Памятуя о затруднениях, с которыми — верно подмечено, филолог — я сталкивался в университетских фольклорных экспедициях, я осведомляюсь, как именно, в техническом плане, происходил сбор песен: вот вы приходите в деревню — и? «Я беру командировку от какого-нибудь, например, „Кругозора“, и с этой командировкой прихожу в обком или в райком, представляюсь столичным журналистом, а в райкоме столичный журналист — персона. Я объясняю свою цель, говорю, что хочу побывать в такой-то деревне, описать игрушку, которую там делают, промыслы, нельзя ли? Мне дают машину, газик, и шофера — и загоняют в эту деревню. Либо они сами помогают мне стать на постой, либо просто довозят до деревни, а я спрашиваю, где здесь можно переночевать, может, где-то там одинокая женщина или пустой дом. И я туда набиваюсь, живо делаю свое журналистское дело, не песенное: либо об игрушках, либо о каком-нибудь комбайнере. А глухие деревни в ту пору все пели. В каждой деревне всегда была своя таинственность, странность. Если это был приход, там можно было поговорить с батюшкой, узнать, о чем в приходе толкуют, послушать церковные, но не канонические песнопения. Поскольку я был молодой человек, москвич, ваших лет, — им это льстило. Когда я приходил на службу церковную, ко мне подходила бедная женщина, клала в руку мне металлический рубль… Меня это страшно удивляло — зачем? А это — уважение: „Ты молодой, пришел в храм. Мы тебя принимаем и благодарим, руку тебе золотим… и вот таким образом я знакомился с ними, и они пели мне свои песни“».

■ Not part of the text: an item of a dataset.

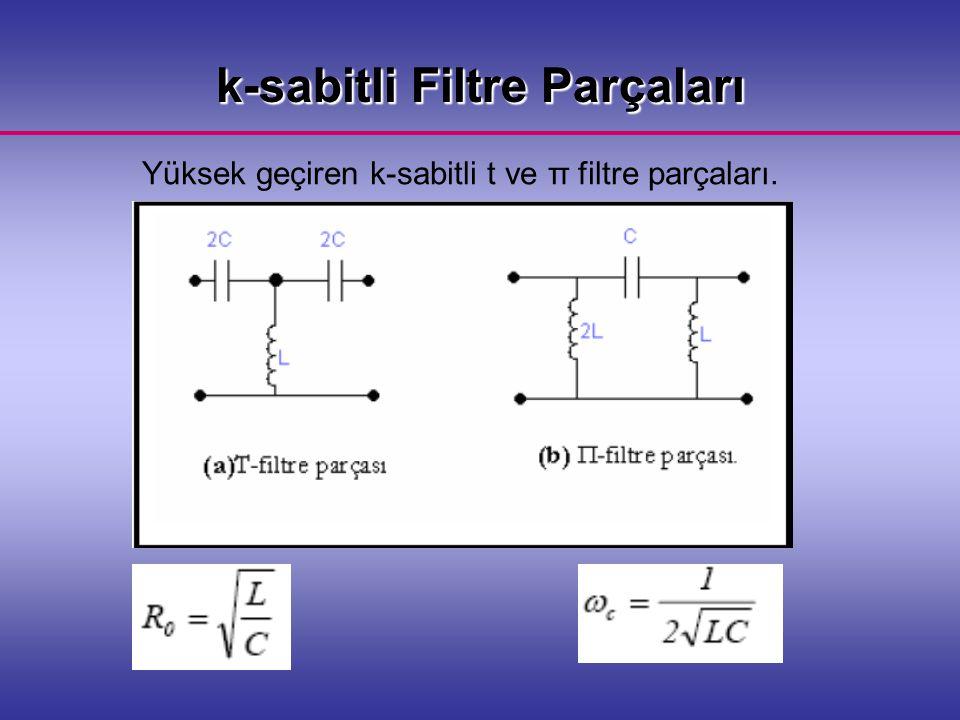 Yüksek geçiren k-sabitli t ve π filtre parçaları. k-sabitli Filtre Parçaları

Какие же? Проханов утверждает, что «этих песен вы никогда не слыхали». «Их не пел ни Северный хор, ни хор Пятницкого. Это такие дремучие, угрюмые песни, которые странным образом попались в мой невод в смоленских деревнях». Ему известны «уникальные песни XVI века» — времен покорения Казани, начала Смутного времени, «большинство из которых не найдешь ни у Даля, ни в сборниках Киреевского». Также — религиозные песни хлыстов, «северные — с такой мистикой смерти». (— Не припомните чего-нибудь? — Пожалуйста, колыбельная: «Бай-бай, хоть сейчас помирай. Мамка саван сошьет из сырого холста, папка гробик собьет из тесовых досок».) Как он фиксировал мелодии? В основном по памяти, нотной грамоте он не был обучен, но однажды ему все-таки пришлось изобрести оригинальную крюковую запись, похожую на старообрядческую.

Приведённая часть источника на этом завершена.